= EXERCISE BRIEF =
Please transcribe the listing below in full, exactly as written, leaving out its pictures.

= DATA =
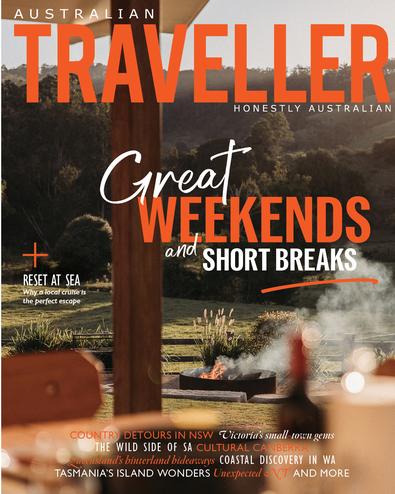 Australian Traveller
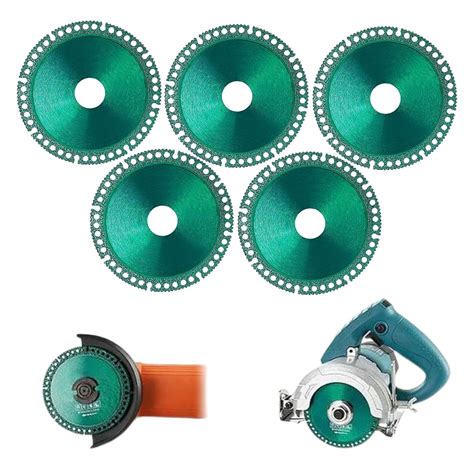 Indestructible Disc For Grinder Pack Glass Cutter Inch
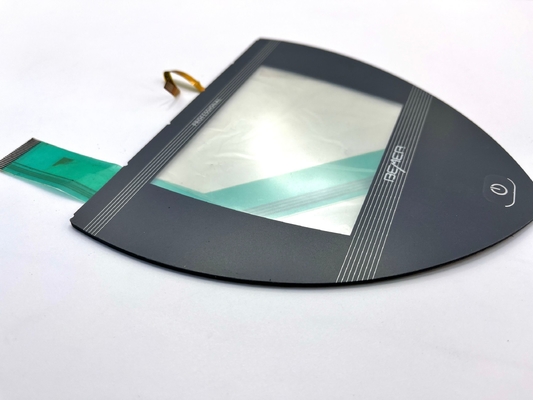 Tùy chỉnh điều khiển từ xa membrane Switch Overlay với phụ nữ Ctimprf kết nối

= RESULT OF THIS TASK =
 Australian Traveller
 Indestructible Disc For Grinder Pack Glass Cutter Inch
 Tùy chỉnh điều khiển từ xa membrane Switch Overlay với phụ nữ Ctimprf kết nối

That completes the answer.